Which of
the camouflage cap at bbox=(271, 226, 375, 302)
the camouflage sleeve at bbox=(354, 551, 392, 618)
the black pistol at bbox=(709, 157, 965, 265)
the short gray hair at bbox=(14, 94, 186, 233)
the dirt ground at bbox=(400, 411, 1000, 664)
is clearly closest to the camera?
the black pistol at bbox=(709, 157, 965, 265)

*****

▸ Objective
Please write out the lines above again word for word, with no changes.

▸ Reply
Which of
the camouflage cap at bbox=(271, 226, 375, 302)
the camouflage sleeve at bbox=(354, 551, 392, 618)
the black pistol at bbox=(709, 157, 965, 265)
the short gray hair at bbox=(14, 94, 186, 233)
the dirt ground at bbox=(400, 411, 1000, 664)
is clearly closest to the camera?
the black pistol at bbox=(709, 157, 965, 265)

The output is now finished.